I'm just aware of the assessment.
    Mr. Jeffries. Are you aware that Senator Kyl once stated on 
the floor of the Senate that 90 percent of Planned Parenthood's 
activities were abortion related?
    Ms. Bickert. Again, Congressman, I'm not aware of 
everything about Senator Kyl. I just know that we have engaged 
him and his law firm to carry out this assessment.
    Mr. Jeffries. And, actually, the figure is 3 percent of 
Planned Parenthood's activities are abortion related. So I 
guess I'm a little confused that we would embrace the notion of 
someone investigating political bias who himself, as a Member 
of the United States Congress, would broadcast such fake news. 
And that's just one example.
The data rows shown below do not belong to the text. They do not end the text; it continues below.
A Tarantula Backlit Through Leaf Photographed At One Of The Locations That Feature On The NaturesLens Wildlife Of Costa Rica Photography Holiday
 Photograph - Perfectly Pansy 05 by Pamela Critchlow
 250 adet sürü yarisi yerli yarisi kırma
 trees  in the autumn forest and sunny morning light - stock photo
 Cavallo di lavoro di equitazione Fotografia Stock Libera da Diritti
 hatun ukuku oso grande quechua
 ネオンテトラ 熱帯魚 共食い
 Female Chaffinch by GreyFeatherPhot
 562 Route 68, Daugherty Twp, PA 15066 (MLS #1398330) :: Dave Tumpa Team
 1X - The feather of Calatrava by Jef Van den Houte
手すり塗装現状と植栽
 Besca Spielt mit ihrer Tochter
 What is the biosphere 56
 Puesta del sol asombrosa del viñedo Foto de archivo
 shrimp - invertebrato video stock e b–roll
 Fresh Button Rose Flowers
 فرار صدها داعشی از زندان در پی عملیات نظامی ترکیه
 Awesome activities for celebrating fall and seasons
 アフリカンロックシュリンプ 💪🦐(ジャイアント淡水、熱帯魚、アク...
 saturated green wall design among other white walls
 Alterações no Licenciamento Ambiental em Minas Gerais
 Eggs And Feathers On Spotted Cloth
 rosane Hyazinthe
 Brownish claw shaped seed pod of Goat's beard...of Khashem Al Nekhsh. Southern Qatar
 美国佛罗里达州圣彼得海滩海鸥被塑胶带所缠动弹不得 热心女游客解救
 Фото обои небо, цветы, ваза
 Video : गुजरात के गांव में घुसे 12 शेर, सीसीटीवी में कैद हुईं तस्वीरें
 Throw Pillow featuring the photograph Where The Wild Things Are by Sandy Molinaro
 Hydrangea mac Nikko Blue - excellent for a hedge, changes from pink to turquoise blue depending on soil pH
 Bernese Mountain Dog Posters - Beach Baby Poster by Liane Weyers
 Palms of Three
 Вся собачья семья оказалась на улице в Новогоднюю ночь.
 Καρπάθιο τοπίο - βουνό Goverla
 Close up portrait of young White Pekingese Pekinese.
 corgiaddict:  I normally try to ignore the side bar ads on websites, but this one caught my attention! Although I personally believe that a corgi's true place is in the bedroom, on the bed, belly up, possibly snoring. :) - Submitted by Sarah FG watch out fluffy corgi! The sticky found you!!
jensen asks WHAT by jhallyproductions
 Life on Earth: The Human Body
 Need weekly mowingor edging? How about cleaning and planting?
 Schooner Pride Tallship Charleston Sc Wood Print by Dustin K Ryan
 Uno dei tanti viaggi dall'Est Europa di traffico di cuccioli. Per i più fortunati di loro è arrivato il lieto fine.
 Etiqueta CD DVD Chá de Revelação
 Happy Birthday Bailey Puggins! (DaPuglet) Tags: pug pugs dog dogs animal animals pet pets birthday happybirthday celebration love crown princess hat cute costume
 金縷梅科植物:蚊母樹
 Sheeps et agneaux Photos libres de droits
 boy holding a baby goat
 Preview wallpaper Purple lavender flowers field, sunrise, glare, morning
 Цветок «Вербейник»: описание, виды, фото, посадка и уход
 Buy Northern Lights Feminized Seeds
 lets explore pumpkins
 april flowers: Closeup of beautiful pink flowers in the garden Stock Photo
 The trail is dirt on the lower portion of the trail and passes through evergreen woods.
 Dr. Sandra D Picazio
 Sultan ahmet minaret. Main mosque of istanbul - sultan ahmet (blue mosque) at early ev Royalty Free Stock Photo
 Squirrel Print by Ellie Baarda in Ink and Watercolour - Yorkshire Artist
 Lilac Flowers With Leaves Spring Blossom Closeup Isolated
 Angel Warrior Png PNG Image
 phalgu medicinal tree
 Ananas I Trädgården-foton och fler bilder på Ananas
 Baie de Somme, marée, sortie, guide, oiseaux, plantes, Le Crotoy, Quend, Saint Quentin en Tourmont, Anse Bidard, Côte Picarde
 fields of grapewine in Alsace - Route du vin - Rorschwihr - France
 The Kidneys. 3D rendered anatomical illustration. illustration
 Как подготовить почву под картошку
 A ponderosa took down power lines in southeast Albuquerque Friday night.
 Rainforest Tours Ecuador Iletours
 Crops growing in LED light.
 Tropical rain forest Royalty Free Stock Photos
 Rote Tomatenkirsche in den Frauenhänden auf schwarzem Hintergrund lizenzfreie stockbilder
He also has a close affiliation 
with the Center for Security Policy, which promotes the 
conspiracy theory that the Muslim Brotherhood has infiltrated 
the U.S. Government to threaten our democracy.
    It's amazing how we get concerned about all of these other 
entities, but somehow we can live through what we witnessed 
yesterday as it relates to the President of the United States 
continuing to play footsie with Vladimir Putin. Nobody's 
alarmed, apparently, at any of these other affiliations as it 
relates to Senator Kyl.
    Now, The Heritage Foundation has also been brought in to 
address the so-called conservative bias. Is that right?
    Ms. Bickert. We can follow up with you on the details of 
everybody that Senator Kyl's group is reaching out to.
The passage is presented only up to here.